Li-ion batteries don't have any specific tendency to catch fire as such, but when they do, most of them (depending on the chemistry) burn with high temperature, long time, emitting hazardous fumes - to put it simply, they are a bugger to extinguish.

Actually this topic has been studied quite a lot and well, because Li-ion batteries are everywhere. Also the ones that include great amount of individual cells, for example in large industrial electric vehicles. In those applications very large battery packs, even larger than in EV cars, get a lot of physical abuse, have to work in extreme conditions, both hot and cold, get dirty, are often charged in various ways - and yet the % amount of problems is quite small.

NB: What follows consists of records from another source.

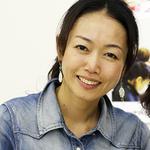 nitta.jpgのサムネール画像のサムネール画像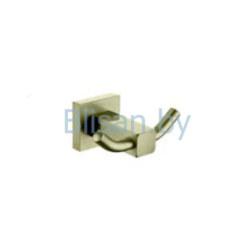 Крючок для ванны Kaiser Canon Br KH-4302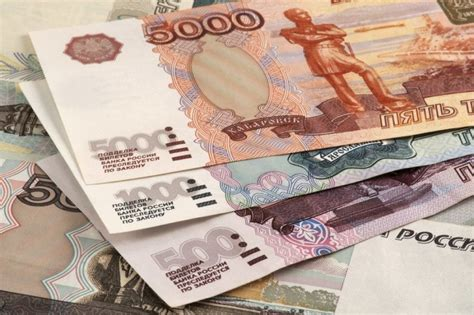 currency rub russian ruble rub rates history rusian economy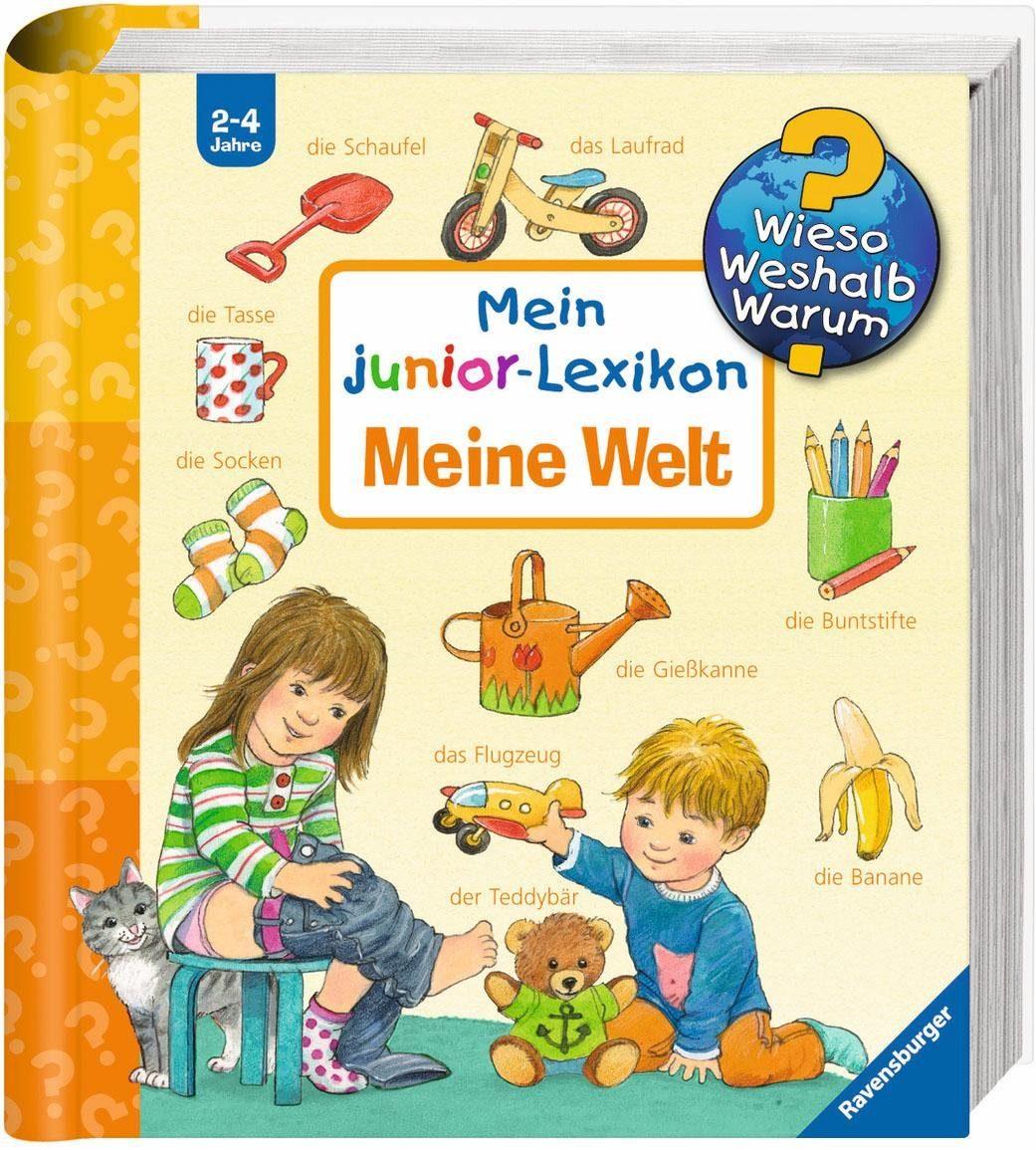 Ravensburger Kinderbuch, »Mein junior-Lexikon: Meine Welt / Wieso? Weshalb? Warum?«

Bill Dog has a point though - good quality control, packaging, battery management systems and such do play an important part in the safety.
In industrial settings I've witnessed bad/contaminated battery cells been disgarded after tests before they make it to a battery pack. Without the quality control the faulty cells could have been a potential risk.

Then again, unfortunately, this is also a playground for 'urban myths'.
Like, everyone knows about the large car park that burned down in (...fill in a suitabe location...) because of an electric car burtsted into fire. Except even the recorded cases have typically been completely about something else, just including also EV in the fire - and, as said, those have been a bugger to extinguish. I remember at least one such case in Norway, 'the homeland of EVs', that turned out to be a diesel car catching the fire first....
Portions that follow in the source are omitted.